__TEXT TO READ__.
──────────────────────────────
CHAPTER XVI.
PIRACY.
Association with Hongkong and Macao -- Activity of British navy in suppressing piracy -- Its historic importance -- Government relations with pirates -- The convoy system -- Gross abuse -- Hongkong legislation -- Progress of steam navigation -- Fatal to piracy.
A factor which has done so much to shape commercial intercourse with China as piracy cannot be properly ignored in a survey like the present. The settlements of Hongkong and Macao were forced into contact with this time-honoured institution, for these places are situated as near to the piratical centre as they are to that of the typhoon zone. From the time of the first war down to quite recent years the British squadron on the China station was almost engrossed in the two duties of surveying the coast and rivers, and of repressing piracy,--services which were not interrupted even during the progress of a war with the Imperial Government. Both proceedings were anomalous, being a usurpation of the sovereign functions of the Chinese Government. That Government, however, never evinced more than a languid interest in operations against its piratical subjects. Piracy, as such, seems indeed to have enjoyed that fatalistic toleration which the Chinese Government and people are wont to extend to every species of abuse, on the principle that what cannot be cured must be endured. Nor is China the only country where banditti have established with their future victims a conventional relation like that of certain predatory animals which are said to live on easy terms with the creatures destined to become their prey. Successful leaders, whether of brigands or of sea-rovers, have from time to time attained high political status in the empire. Wingrove Cooke says:--
Whenever anything occurs of historic importance we always find that some bandit has had a hand in it. The land was always full of them. When the Tartars possessed themselves of China, one of these bandit chiefs had just possessed himself of Peking, and the last of the Ming race had just hanged himself. It was a pirate who drove the Dutch out of Formosa; the son of a "celebrated pirate" who helped the Cantonese to defend their city against the Tartars; and it was a pirate who the other day destroyed the Portuguese piratical fleet at Ningpo. In all ages and at all times China has been coasted by pirates and traversed by bands of robbers.
In the 'Peking Gazette,' which he quotes, the Imperial Government itself thus describes the rule of the robbers:--
They carry off persons in order to extort ransoms for them; they falsely assume the characters of police officers; they build fast boats professedly to guard the grain-fields, and into these they put from ten to twenty men, who cruise along the rivers, violently plundering the boats of travellers, or forcibly carrying off the wives and daughters of the _tanka_ boat people. The inhabitants of the villages and hamlets fear these robbers as they would tigers, and do not offer them any resistance. The husbandman must pay these robbers a charge, else as soon as his crop is ripe it is plundered, and the whole field laid bare. In the precincts of the metropolis they set fire to places during the night, that, under pretence of saving and defending, they may plunder and carry off.
When it suits the Government to enlist rebels or robbers in its service it condones their misdeeds, and confers on them rank and honour. The chief of the Black Flags, who kept up a guerilla war against the French in Tongking, was a recent case in point, as was also, if report speaks truly, the late gallant Admiral Ting, who perished in the Chinese forlorn-hope at Weihai-wei in 1895. The relationship between the authorities and the freebooters is often of so equivocal a character, that foreign naval officers in their crusade against pirates may have failed at times to make the proper discrimination. Vessels seized as pirates occasionally escaped the fate which should have awaited them by proving themselves revenue protectors. But if the Government ever suffered from cases of mistaken identity, the balance was handsomely redressed; for piracy and smuggling being ingeniously blended, the forces of the British colony might in their turn be induced, by information supplied by the Chinese authorities, to act as revenue cruisers, under the belief that they were being led against pirates. The hard fights resulting in the destruction of piratical fleets bearing all the evidences of criminality were, however, too frequent to permit any doubt as to the general character of the craft so treated.
──────────────────────────────
__SUPPLIED INFORMATION__.
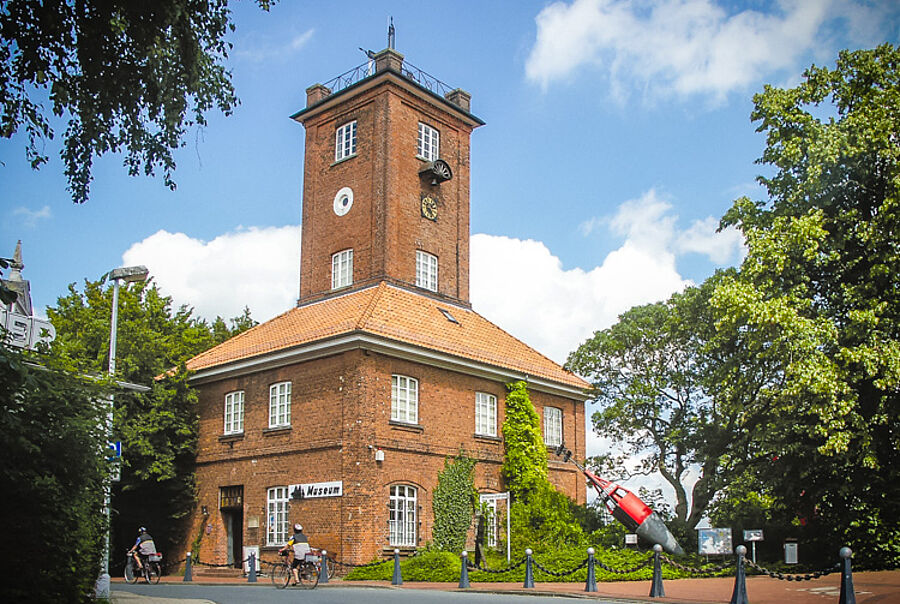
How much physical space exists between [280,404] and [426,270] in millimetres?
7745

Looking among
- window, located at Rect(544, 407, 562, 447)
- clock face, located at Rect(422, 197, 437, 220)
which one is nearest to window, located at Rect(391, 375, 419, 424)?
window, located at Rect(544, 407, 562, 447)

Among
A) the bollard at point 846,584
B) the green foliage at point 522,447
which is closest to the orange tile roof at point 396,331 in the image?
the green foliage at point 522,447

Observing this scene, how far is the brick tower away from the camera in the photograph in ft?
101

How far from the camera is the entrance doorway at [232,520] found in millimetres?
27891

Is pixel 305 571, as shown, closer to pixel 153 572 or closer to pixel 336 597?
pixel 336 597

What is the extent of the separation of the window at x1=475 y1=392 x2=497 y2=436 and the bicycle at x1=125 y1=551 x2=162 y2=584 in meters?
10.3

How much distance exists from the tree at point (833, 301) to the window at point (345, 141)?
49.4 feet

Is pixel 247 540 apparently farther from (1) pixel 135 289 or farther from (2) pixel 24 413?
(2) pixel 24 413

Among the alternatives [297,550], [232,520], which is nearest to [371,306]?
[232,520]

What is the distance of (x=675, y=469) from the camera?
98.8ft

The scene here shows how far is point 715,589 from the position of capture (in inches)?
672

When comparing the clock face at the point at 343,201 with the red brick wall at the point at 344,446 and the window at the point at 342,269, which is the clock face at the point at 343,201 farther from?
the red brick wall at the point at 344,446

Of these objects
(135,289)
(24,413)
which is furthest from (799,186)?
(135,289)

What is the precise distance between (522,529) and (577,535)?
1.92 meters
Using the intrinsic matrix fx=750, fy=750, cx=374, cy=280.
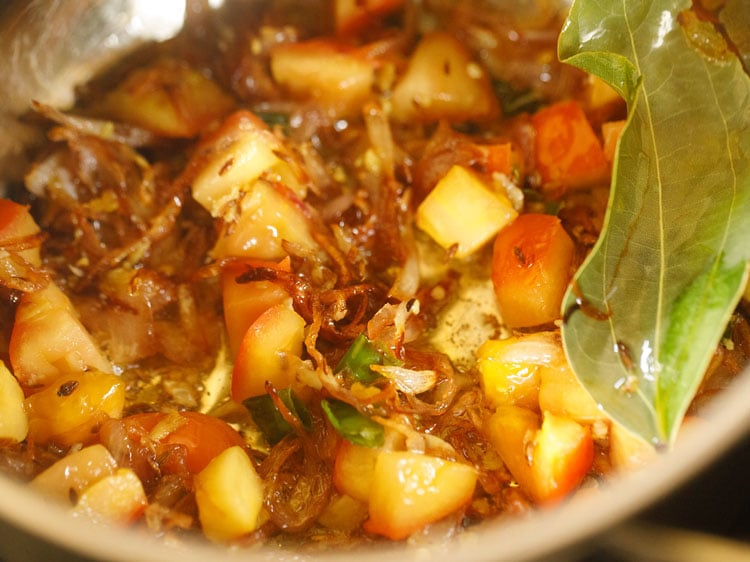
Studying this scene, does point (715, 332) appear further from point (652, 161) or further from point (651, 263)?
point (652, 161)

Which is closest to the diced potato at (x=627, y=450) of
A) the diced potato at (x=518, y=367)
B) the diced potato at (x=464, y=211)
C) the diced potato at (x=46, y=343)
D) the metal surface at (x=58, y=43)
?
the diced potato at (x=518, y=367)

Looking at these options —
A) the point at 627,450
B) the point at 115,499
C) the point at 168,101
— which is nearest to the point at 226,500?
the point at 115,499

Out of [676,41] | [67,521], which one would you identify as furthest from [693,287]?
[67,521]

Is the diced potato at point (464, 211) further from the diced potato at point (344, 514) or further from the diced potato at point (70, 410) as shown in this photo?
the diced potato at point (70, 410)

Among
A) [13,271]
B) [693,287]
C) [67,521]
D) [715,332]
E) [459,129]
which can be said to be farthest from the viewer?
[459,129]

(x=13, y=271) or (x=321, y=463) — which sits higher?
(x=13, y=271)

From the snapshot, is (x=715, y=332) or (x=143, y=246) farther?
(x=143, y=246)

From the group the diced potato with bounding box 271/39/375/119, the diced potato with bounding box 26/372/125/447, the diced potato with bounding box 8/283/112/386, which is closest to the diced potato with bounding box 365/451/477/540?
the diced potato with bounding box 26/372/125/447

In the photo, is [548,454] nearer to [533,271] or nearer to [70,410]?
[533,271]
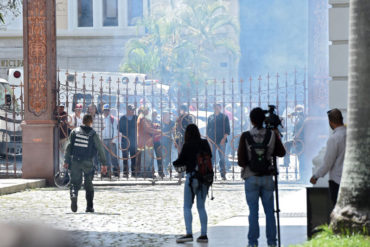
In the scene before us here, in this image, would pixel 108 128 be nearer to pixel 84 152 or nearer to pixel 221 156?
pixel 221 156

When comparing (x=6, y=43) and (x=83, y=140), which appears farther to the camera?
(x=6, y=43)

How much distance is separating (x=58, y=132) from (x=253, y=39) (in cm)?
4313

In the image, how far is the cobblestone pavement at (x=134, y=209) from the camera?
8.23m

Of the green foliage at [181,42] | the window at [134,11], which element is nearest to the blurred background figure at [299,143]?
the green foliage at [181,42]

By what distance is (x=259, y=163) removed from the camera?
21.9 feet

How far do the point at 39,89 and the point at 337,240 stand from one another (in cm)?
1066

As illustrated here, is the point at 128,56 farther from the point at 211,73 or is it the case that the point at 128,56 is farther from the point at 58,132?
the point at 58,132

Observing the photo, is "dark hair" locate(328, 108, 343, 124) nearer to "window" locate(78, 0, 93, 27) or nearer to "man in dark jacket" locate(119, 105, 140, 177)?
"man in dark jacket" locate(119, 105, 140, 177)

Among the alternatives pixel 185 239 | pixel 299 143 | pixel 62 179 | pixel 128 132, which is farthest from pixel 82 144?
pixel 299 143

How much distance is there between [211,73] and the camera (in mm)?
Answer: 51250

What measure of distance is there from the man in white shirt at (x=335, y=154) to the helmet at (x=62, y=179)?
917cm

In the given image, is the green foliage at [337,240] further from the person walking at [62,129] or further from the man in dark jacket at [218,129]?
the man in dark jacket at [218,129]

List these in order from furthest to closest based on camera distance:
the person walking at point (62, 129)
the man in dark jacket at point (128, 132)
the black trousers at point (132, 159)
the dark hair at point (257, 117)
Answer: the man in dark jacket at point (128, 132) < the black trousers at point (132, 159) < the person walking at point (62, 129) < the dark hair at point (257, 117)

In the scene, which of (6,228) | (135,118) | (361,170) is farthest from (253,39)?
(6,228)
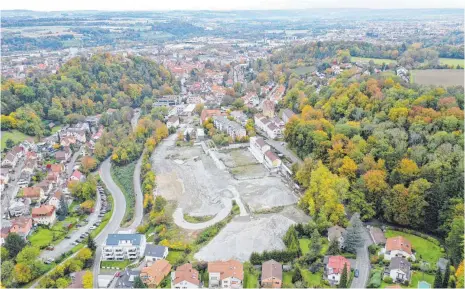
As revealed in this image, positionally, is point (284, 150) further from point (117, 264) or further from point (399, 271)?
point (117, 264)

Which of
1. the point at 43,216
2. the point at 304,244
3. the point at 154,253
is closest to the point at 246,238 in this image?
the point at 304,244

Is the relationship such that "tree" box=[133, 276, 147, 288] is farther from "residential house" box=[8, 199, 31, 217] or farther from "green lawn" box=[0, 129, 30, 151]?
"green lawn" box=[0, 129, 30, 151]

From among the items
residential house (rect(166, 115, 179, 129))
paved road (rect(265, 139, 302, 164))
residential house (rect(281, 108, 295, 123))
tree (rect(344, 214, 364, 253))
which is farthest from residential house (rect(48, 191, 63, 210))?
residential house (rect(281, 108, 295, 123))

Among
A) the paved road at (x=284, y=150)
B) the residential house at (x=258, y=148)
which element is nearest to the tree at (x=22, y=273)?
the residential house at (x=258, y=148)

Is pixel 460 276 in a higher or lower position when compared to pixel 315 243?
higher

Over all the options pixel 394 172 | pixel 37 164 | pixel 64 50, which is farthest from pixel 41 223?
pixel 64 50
──────────────────────────────
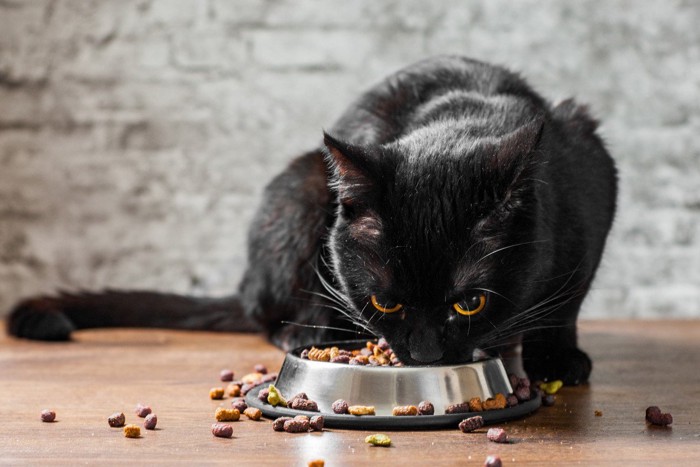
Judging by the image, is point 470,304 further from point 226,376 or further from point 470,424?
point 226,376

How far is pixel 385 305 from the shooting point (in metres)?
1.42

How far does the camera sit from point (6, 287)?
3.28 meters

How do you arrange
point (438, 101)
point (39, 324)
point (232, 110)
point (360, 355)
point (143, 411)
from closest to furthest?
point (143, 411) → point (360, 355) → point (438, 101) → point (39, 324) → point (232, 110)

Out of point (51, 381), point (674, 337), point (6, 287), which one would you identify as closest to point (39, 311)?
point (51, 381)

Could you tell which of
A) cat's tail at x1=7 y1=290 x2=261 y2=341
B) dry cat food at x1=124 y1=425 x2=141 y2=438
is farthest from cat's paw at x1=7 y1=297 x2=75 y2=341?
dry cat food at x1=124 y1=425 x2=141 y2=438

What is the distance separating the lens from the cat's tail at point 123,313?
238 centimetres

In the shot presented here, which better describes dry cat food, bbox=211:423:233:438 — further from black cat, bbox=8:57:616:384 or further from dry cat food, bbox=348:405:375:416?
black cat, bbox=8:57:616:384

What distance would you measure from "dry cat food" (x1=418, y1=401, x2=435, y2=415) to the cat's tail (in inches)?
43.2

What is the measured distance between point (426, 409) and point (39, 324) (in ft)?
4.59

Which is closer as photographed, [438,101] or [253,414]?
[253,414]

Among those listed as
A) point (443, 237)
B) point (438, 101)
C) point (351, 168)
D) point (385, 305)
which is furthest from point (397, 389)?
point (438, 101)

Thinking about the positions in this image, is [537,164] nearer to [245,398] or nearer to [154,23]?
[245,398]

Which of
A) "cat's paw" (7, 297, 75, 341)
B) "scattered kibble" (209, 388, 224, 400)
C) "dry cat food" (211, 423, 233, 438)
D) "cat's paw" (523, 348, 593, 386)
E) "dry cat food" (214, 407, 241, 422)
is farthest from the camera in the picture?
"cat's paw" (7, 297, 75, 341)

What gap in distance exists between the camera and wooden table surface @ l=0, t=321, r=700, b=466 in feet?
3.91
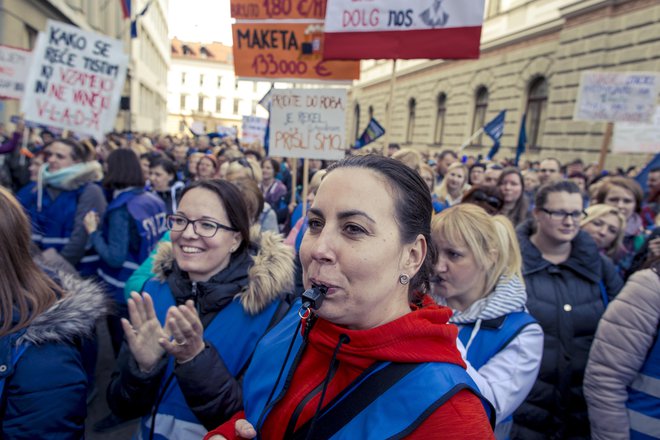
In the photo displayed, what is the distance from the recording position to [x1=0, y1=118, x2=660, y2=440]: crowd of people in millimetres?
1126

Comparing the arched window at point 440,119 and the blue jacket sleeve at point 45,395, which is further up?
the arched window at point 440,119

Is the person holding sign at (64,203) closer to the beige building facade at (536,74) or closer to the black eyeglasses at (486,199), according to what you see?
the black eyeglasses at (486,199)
──────────────────────────────
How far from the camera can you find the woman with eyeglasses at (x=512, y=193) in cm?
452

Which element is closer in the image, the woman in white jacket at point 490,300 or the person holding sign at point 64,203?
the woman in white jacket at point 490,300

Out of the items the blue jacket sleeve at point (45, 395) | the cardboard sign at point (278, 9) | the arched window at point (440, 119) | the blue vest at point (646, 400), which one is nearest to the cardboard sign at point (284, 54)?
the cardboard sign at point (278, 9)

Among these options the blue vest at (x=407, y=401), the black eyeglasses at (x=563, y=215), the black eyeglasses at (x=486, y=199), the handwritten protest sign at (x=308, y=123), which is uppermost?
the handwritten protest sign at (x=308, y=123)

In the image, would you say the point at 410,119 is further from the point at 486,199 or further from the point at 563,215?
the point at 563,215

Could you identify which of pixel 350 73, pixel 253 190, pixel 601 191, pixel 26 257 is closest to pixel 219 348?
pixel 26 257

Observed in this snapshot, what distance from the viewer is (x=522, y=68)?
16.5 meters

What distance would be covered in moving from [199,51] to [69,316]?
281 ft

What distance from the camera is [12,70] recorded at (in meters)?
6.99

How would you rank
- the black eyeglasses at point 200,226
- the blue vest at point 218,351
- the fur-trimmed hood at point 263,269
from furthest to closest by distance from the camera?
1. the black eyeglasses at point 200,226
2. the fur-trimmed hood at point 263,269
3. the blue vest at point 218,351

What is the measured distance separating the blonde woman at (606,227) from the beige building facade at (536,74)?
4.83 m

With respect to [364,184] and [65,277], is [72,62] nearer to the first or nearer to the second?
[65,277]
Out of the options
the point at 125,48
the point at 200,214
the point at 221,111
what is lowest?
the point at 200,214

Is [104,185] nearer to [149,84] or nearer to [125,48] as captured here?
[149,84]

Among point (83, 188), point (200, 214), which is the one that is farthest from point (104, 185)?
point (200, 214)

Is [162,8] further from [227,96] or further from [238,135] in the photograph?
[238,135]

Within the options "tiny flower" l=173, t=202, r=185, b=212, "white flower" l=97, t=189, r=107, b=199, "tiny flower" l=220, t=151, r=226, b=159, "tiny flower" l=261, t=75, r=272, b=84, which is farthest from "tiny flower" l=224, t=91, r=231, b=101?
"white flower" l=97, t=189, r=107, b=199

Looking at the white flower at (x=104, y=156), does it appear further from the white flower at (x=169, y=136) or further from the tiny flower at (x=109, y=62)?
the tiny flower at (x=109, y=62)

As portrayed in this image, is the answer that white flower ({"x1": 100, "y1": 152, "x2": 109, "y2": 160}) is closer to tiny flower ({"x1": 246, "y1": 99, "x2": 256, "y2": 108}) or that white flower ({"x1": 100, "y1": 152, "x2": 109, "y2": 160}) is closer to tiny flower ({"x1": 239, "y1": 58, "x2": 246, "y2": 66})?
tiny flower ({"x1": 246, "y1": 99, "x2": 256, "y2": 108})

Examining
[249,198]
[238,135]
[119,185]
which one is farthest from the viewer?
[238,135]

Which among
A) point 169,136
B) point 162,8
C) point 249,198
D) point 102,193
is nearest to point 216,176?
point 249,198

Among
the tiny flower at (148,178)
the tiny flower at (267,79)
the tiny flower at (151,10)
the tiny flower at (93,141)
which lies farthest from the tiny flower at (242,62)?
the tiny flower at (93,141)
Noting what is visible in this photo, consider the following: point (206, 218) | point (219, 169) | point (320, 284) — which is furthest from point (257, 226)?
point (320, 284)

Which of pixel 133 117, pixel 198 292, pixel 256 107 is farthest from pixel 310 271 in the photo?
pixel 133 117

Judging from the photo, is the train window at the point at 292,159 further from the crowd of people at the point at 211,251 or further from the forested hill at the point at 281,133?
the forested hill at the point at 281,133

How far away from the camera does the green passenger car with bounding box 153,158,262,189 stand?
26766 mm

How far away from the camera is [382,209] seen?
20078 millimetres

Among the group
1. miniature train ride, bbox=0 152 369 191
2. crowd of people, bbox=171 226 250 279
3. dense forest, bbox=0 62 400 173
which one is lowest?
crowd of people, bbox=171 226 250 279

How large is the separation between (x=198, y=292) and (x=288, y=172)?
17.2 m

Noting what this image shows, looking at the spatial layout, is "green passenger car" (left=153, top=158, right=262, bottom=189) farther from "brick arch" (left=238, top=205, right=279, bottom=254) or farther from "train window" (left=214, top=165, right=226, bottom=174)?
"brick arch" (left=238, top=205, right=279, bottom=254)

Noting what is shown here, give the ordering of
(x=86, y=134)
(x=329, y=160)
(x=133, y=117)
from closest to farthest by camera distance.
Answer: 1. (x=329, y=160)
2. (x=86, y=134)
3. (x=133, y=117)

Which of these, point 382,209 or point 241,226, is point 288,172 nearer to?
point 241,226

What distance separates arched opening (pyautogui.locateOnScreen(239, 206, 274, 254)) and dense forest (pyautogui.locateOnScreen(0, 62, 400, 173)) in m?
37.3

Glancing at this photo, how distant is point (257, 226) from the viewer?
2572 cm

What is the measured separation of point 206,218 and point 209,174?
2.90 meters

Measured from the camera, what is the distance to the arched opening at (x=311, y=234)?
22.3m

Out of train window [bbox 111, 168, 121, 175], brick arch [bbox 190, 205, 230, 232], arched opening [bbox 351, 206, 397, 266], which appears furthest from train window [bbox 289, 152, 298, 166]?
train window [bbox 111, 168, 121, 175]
──────────────────────────────
__TASK SET__.
(1) Translate this sentence from the chapter on piracy into French: "In all ages and at all times China has been coasted by pirates and traversed by bands of robbers."
(2) Count the lines of the records that contain the word "feet" and reply with the number only.

__ANSWERS TO THE TASKS__.
(1) À toutes les époques et en tout temps, les côtes de la Chine ont été longées par des pirates et son territoire parcouru par des bandes de brigands.

(2) 3